2, see your own stubbornness

When we stubbornly change a stubborn person, we usually can only see the other person's stubbornness, but not our own stubbornness.

Retract the eyes of others and focus on yourself.

Parents can be aware of themselves. When we say that children are stubborn and stubborn, they are unwilling to listen to them no matter what they say or are unwilling to do, from another perspective, are we ourselves also stubborn?

said it hundreds of times, but he didn't listen, but we still wanted to say it. Who is stubborn in

?

3, "good" is the psychological armor of pleasing people

There are logical flaws and errors in the mentality of pleasing people.

They are not only wrong, but also harmful and dangerous.

Because they can lead to negative emotions such as depression, anxiety, self-blame and guilt, which makes you stuck in a backfire tension cycle and it is difficult to extricate yourself.

The mentality of pleasing people is dangerous because they instigate you to find reasons for your pleasing people's habits, allowing these habits to become deeply rooted.

They also indulge you to continue to escape negative and terrible emotions, and the consequence is that you have never learned to overcome or control these emotions.

As you will see, some pleasing mindsets may be appropriate, or even beneficial, in your childhood.

But now you are an adult, most of this mentality is not good for you.

You need to fix and correct your wrong thinking, because your current way of thinking is no longer suitable for you.

On the contrary, They trap you firmly in the trap of pleasing.

To put it vividly, your mind has been poisoned by your flawed and wrong way of thinking, at least it has been polluted.

In today's Internet language, your mind is filled with a virus that is destroying most of the data on your hard drive, including your emotions and behaviors when you are with others.

For example, 's mentality of pleasing people is firmly rooted in the forced self-concept of being a good person.

You not only expect others to generally recognize your unparalleled goodness, but also hope that your heart will always be happy.

"Good" is the psychological armor for pleasing people.

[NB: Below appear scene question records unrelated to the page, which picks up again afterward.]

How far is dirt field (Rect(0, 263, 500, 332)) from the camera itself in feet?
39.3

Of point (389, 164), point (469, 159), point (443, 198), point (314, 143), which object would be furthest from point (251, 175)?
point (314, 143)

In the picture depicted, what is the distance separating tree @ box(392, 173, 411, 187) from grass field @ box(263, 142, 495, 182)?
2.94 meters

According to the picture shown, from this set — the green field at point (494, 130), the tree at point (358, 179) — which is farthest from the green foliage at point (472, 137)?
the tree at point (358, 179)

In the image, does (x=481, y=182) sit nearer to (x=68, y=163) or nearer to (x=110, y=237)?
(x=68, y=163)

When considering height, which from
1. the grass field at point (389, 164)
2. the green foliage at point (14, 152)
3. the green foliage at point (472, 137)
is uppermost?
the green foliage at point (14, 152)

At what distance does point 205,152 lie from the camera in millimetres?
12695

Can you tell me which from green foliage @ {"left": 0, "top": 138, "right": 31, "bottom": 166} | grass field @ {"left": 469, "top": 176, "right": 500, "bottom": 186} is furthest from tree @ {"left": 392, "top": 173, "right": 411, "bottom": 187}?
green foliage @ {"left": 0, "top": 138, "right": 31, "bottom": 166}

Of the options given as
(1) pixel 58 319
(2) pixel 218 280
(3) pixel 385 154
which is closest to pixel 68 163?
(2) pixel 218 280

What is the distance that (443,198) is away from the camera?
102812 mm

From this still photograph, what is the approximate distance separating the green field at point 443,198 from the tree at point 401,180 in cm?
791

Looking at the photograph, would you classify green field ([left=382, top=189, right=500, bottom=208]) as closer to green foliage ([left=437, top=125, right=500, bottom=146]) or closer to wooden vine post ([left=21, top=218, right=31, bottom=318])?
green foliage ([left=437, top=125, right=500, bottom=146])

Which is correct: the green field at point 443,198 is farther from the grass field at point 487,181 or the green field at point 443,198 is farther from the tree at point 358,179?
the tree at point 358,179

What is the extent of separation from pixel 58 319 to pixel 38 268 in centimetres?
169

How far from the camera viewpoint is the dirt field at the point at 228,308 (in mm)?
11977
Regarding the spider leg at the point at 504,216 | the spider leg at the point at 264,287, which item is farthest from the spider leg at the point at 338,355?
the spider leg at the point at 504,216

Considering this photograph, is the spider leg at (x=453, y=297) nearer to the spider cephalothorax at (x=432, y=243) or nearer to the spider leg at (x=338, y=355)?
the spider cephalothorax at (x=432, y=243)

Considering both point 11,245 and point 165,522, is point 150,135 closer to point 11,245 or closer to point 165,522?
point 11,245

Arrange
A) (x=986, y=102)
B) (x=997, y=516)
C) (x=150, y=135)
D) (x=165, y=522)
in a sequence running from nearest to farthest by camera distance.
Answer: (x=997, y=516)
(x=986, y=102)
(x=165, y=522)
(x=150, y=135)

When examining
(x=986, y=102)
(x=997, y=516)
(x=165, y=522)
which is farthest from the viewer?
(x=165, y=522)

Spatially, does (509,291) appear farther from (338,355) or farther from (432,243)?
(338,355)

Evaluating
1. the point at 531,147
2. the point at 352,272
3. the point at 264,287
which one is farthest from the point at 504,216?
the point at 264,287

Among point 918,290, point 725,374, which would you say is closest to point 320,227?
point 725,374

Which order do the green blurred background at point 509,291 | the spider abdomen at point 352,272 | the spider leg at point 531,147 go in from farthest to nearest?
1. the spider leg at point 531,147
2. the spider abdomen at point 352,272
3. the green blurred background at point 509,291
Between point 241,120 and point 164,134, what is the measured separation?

Deep in your heart, you believe that being a good person can win the love of others and protect you from meanness, rejection, anger, conflict, criticism and opposition.

However, when you have a negative experience with another person (this is part of our life and is inevitable), your way of thinking will make you feel guilty.

This is because is in a pleasing mindset. If you are rejected or hurt, you will think the reason is that you are not good enough.

This idea is only a short distance from the frustration that is unfavorable to oneself.